-
clone this directory
git clone https://github.com/usnistgov/trec_eval
-
Install the relevant dependencies
pip install -r requirements.txt
-
In the data directory download the relevant data sets (further instructions can be found in the data directory) *Need to add corpora set up (MS MARCO, KILT, WaPo)
-
In the scripts directory run the 3 stage pipeline of query rewriting, BM25, and reranking
*Need to add BM25 implementation in src and create script for it -
Evaluation of overall system performance can be done in the eval folder *Not tested yet- need correct Doc-IDs to test the script
The main structure of the repository is as follows:
trec_cast_2022
└── src
│ └── modules
│ └── utils
└── scripts
│ └── run_rewrite
│ └── run_bm25
│ └── run_reranking
└── outputs
│ └── queries
│ └── bm25
│ └── reranking
└── eval
└── data
- src: all the python code for the 3 stages
- scripts: the scripts to process the data for each stage
- outputs: where the output files of each stage is saved
- data: where all the external data is stored (used by src)

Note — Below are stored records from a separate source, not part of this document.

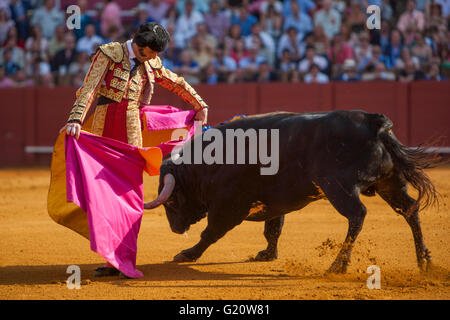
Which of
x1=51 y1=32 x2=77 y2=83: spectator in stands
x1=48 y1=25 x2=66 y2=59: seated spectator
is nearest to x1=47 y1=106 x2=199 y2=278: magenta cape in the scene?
x1=51 y1=32 x2=77 y2=83: spectator in stands

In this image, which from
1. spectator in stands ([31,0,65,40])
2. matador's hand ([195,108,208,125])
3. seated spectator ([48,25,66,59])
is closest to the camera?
matador's hand ([195,108,208,125])

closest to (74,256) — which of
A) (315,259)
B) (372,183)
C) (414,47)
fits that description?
(315,259)

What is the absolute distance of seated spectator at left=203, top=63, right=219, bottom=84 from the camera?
382 inches

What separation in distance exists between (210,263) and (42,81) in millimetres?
7029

- eval: the evaluation scripts, used to measure overall end-to-end performance
-
To load python3.8 into your session (to make the virtual environment) use the following command
load module python3.8
-
To get exclusive access to a GPU machine (documentation)
sintr -A GALES-SL4-GPU -p pascal -t 2:0:0 --exclusive
can also use
-p ampere
to request exclusive access to the newer A100 GPUs (but a bit amoral!) -
Can alternatively request exclusive access to a CPU
sintr -A GALES-SL4-CPU -p skylake -t 2:0:0 --exclusive
Other clusters can be requested in a similar way (e.g. with
-p cclake
)